Does this tell us something about how SSRIs work?
Perhaps they work by taking away the aggression from destroying one's own body - in this case through unnecessary grinding of the teeth and excessive acid secretion of the stomach - to the mental sphere and directing upon others. Instead of moving the muscles of the jaw (bruxism) and the involuntary muscles of the stomach which was destroying his own body, now the movement had shifted to producing obsessive thoughts of burning the house down and roasting the cat and in the rituals of checking and rechecking and endlessly cleaning the house to prevent others from coming to harm.
Along with the disappearance of bruxism and the overactivity of the stomach the SSRI also improved his affective status. He was no longer as anxious, worrisome and inhibited.

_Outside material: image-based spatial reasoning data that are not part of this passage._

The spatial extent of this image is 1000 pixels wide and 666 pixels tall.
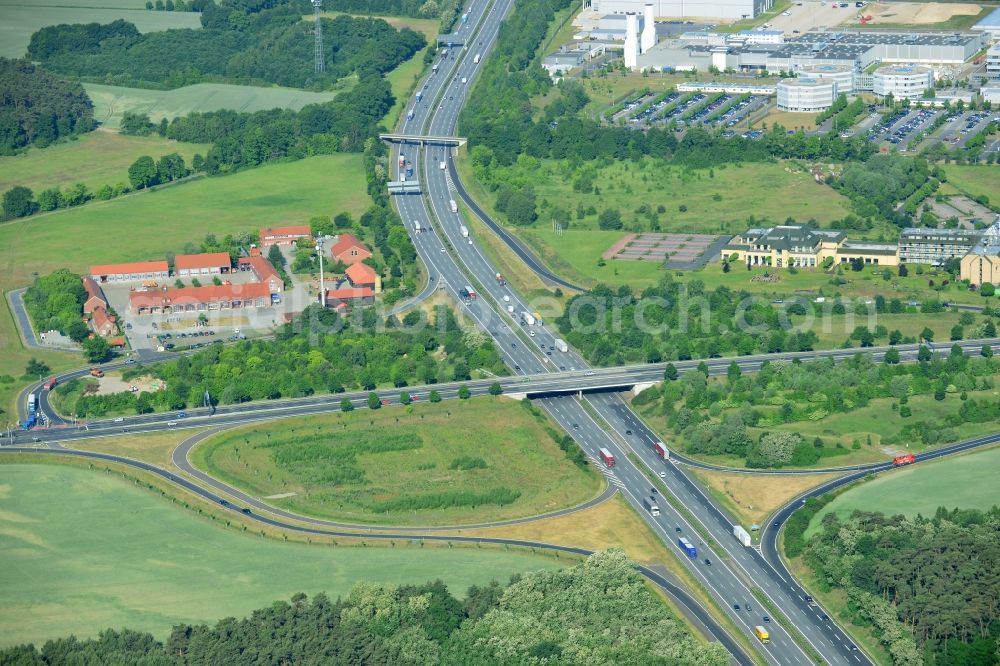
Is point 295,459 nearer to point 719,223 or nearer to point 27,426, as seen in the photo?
point 27,426

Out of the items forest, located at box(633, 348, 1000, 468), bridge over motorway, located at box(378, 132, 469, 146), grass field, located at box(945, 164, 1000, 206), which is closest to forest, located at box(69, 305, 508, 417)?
forest, located at box(633, 348, 1000, 468)

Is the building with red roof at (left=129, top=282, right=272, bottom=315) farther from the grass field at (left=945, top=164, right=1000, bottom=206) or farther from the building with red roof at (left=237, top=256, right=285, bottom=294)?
the grass field at (left=945, top=164, right=1000, bottom=206)

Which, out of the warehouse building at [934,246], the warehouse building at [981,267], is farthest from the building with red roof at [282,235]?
the warehouse building at [981,267]

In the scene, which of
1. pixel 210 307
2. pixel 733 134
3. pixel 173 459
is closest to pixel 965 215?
pixel 733 134

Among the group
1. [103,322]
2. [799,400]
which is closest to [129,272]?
[103,322]

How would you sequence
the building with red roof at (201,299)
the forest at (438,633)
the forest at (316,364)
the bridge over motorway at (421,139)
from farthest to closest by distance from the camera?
the bridge over motorway at (421,139), the building with red roof at (201,299), the forest at (316,364), the forest at (438,633)

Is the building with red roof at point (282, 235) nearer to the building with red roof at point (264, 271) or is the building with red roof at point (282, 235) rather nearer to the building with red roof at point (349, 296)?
the building with red roof at point (264, 271)
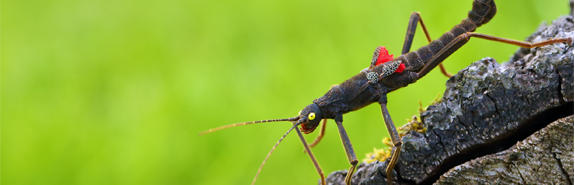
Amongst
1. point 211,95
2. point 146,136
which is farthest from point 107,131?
point 211,95

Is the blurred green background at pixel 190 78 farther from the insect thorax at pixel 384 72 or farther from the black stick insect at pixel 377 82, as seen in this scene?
the insect thorax at pixel 384 72

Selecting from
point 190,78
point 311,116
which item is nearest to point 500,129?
point 311,116

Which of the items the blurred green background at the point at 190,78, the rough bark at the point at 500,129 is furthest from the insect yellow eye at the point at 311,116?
the blurred green background at the point at 190,78

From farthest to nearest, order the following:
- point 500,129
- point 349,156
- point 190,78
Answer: point 190,78, point 349,156, point 500,129

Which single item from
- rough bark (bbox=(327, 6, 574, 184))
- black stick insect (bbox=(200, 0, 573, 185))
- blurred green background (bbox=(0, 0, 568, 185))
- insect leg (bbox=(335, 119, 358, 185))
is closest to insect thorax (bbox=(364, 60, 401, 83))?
black stick insect (bbox=(200, 0, 573, 185))

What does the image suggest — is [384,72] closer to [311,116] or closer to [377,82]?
[377,82]

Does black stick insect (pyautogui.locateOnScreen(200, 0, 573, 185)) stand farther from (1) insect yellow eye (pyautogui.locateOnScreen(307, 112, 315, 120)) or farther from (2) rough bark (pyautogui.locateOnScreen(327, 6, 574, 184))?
(2) rough bark (pyautogui.locateOnScreen(327, 6, 574, 184))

So with the shift of the problem - discharge of aggression from somatic to the psychic sphere - the affects lessened too.

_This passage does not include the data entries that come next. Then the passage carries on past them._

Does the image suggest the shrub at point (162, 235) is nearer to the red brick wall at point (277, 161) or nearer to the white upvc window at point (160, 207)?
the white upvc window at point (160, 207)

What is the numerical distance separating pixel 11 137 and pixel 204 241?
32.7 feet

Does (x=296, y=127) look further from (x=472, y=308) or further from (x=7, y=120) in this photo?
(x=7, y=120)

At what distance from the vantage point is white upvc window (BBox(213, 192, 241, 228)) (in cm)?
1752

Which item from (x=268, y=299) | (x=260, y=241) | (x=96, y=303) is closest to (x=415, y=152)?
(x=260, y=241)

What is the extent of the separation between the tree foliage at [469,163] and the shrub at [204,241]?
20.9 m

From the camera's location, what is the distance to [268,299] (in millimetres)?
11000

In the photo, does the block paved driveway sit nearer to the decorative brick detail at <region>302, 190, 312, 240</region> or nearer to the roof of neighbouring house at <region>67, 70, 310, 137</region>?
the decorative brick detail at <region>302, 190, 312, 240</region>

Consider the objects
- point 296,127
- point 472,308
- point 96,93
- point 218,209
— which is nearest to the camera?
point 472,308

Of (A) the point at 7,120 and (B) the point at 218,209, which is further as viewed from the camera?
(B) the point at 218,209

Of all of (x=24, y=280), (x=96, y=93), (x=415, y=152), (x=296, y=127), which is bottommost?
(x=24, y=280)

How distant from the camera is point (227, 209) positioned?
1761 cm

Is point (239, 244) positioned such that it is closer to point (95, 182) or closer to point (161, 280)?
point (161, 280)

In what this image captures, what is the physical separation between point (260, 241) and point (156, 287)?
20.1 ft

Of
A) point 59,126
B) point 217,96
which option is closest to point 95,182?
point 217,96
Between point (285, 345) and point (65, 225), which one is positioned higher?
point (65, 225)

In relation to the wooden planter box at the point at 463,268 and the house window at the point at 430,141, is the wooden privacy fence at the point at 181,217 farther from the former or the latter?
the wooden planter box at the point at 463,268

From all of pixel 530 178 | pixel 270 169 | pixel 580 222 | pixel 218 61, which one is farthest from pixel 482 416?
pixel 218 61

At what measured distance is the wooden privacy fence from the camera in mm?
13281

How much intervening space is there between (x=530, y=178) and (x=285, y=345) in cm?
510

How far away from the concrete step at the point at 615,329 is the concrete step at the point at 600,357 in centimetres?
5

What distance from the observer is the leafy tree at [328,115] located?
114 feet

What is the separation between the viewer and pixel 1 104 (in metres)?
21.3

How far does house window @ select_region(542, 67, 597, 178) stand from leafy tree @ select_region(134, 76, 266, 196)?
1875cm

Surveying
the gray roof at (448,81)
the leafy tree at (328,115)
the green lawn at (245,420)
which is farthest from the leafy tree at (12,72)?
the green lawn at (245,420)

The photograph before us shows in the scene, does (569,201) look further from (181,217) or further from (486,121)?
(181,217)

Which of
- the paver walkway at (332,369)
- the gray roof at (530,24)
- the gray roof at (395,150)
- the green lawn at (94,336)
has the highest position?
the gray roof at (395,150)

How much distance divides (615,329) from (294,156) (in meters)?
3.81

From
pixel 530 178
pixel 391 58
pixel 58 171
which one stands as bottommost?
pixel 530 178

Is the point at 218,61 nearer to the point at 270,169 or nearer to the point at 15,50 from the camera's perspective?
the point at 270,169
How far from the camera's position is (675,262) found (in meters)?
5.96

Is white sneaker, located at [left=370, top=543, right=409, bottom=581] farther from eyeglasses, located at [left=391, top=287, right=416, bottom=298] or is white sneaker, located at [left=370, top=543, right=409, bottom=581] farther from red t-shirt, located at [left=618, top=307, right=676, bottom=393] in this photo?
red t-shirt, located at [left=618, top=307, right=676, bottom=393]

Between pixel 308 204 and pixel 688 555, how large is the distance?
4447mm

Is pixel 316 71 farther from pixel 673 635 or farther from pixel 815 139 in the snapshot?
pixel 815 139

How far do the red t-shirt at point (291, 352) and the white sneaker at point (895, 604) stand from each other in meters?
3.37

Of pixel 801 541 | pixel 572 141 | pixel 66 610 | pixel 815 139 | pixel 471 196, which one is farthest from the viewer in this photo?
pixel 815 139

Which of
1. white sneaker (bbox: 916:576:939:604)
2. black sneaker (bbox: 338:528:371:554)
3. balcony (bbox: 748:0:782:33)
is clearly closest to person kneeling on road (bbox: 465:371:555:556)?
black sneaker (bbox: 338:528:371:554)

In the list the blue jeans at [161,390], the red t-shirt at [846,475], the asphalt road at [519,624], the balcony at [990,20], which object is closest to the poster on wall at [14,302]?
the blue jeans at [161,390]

This throws light upon the obscure problem of the generation of affects.
Affects appear to be internal sensations/perceptions generated in the psychic sphere when there is anticipation of some physical harm coming to the body. Originally the affect was a psychic reaction to some actual physical harm that had occurred to the organism - either phylogenetically or ontogenetically. Later the affect began to be generated even before the harm occurs just at the anticipation of harm. As if the organism senses something is about to happen to the body, generates the appropriate affect to deal with it which guides the organism to take appropriate motor action to get out of harms way and to start releasing stress hormones/chemicals/antidbodies in case actual injury occurs.

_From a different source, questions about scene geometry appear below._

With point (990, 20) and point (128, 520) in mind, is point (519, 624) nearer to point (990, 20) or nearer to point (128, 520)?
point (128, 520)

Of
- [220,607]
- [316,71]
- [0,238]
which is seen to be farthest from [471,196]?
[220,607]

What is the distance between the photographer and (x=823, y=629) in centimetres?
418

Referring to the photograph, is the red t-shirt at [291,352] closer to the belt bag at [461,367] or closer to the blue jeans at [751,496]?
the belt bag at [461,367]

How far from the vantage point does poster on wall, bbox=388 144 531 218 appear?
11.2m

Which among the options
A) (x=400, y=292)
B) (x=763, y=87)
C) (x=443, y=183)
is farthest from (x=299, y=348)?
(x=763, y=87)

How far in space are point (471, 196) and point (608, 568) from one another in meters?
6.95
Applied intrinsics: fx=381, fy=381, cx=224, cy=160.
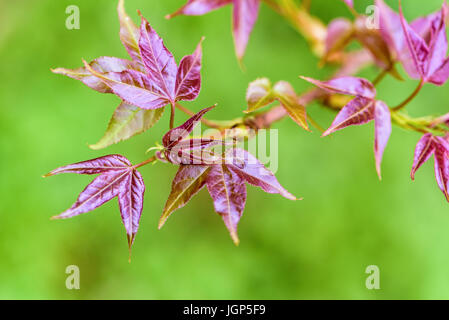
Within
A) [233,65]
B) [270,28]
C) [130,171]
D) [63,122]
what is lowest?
[130,171]

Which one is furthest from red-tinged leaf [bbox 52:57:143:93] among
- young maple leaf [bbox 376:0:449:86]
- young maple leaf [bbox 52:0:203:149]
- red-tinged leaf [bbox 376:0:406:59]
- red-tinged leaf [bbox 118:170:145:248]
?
red-tinged leaf [bbox 376:0:406:59]

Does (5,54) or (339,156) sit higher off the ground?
(5,54)

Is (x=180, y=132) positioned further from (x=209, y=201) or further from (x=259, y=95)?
(x=209, y=201)

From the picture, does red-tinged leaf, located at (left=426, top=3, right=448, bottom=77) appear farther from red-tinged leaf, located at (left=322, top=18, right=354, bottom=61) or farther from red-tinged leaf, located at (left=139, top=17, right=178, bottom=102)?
red-tinged leaf, located at (left=139, top=17, right=178, bottom=102)

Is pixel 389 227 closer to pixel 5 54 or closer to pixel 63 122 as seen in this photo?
pixel 63 122
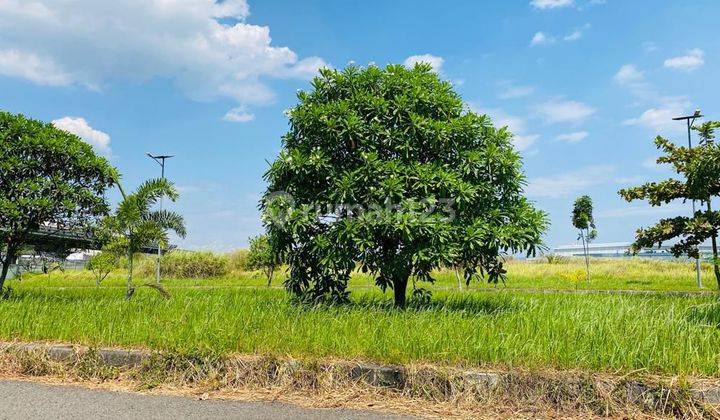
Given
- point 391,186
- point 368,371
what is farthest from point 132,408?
point 391,186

So are SSRI the ultimate answer to dealing with somatic anxiety and affects?
Not really.
For the man reported that the cure of his somatic problems and lessening of anxiety came with a price. He stopped feeling things deeply, his affective response to people and situation became flat and he felt like he was not quite in touch with the world. So one cannot do away with affects without taking away the feeling of being alive and human. As if the right combination and strength of affects gives us the sensation of being ourselves and as if each person has his own unique repertoire of affects which give him his individuality.
And there was another disadvantage. While the anxiety and pain in the jaw and stomach had him hobbled in his pre-SSRI days, the appearance of checking and rechecking, the cleaning mania, and the daydreaming wasted his time no less. So in some sense all the antidepressant did was to replace one set of problems with another.
Even the somatic problem of stomach churning and teeth gnashing were not just wiped away. Some very deep somatic problems emerged in their place. The patient began gaining weight and began sleeping 10 to 12 hours a day. Granted they were not very painful but perhaps in the long run as destructive. It was surprising that he did not develop loss of libido, which is a frequent somatic problem with SSRIs.